▶ Page extract:
◆ ◆ ◆ ◆ ◆
Hourly Rollup from 1-Minute Rollup

CREATE MATERIALIZED VIEW metric_rollup_1h_cagg
WITH (timescaledb.continuous) AS
SELECT
    metric_name,
    tags,
    time_bucket('1 hour', bucket)        AS bucket,
    MIN(min_val)                          AS min_val,
    MAX(max_val)                          AS max_val,
    SUM(avg_val * count_val) / SUM(count_val) AS avg_val,
    SUM(sum_val)                          AS sum_val,
    SUM(count_val)                        AS count_val
FROM metric_rollup_1m_cagg
GROUP BY metric_name, tags, time_bucket('1 hour', bucket);

Retention Policies

-- Raw data: keep 7 days
SELECT add_retention_policy('metric_points',       INTERVAL '7 days');

-- 1-minute rollup: keep 30 days
SELECT add_retention_policy('metric_rollup_1m_cagg', INTERVAL '30 days');

-- 1-hour rollup: keep 1 year
SELECT add_retention_policy('metric_rollup_1h_cagg', INTERVAL '365 days');

Alert Evaluation

Evaluator Loop

class AlertEvaluator:
    def run_forever(self):
        while True:
            rules = db.fetch("SELECT * FROM alert_rules WHERE enabled = TRUE")
◆ ◆ ◆ ◆ ◆
▶ Source material:
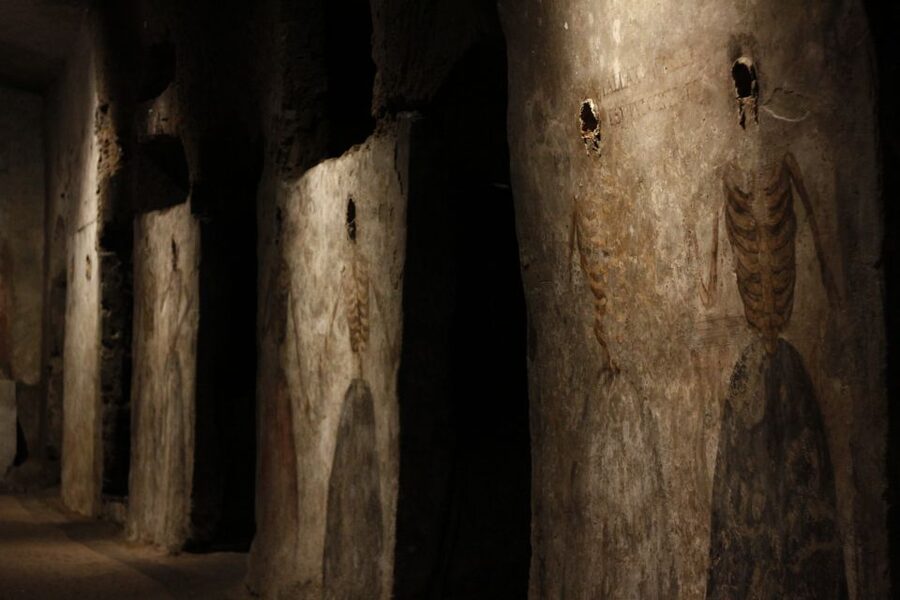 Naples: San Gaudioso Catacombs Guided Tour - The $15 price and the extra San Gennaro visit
◆ ◆ ◆ ◆ ◆
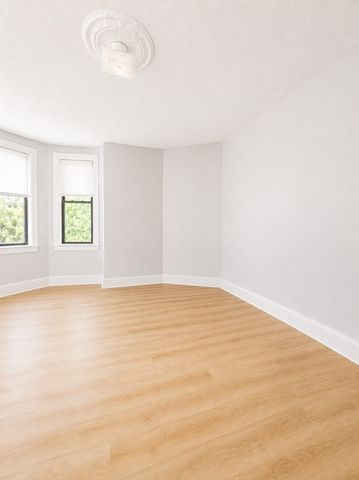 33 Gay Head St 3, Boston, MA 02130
◆ ◆ ◆ ◆ ◆
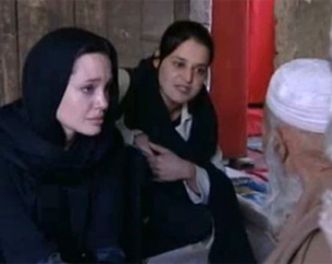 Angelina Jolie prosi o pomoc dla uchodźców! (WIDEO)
◆ ◆ ◆ ◆ ◆
▶ Exercises:
- a) In the extract on metric rollups, how long does the retention policy keep the 1-minute rollup data?
- b) Extend the extract on metric rollups past its final line.

▶ Responses to the exercise:
- a) 30 days.

- b)
            for rule in rules:
                self.evaluate(rule)
            sleep(60)

    def evaluate(self, rule):
        val = db.fetchone("""
            SELECT avg_val FROM metric_rollup_1m_cagg
            WHERE metric_name = %s
              AND tags @> %s::jsonb
              AND bucket >= NOW() - (%s * INTERVAL '1 minute')
            ORDER BY bucket DESC LIMIT 1
        """, [rule.metric_name, json.dumps(rule.tag_filter), rule.window_minutes])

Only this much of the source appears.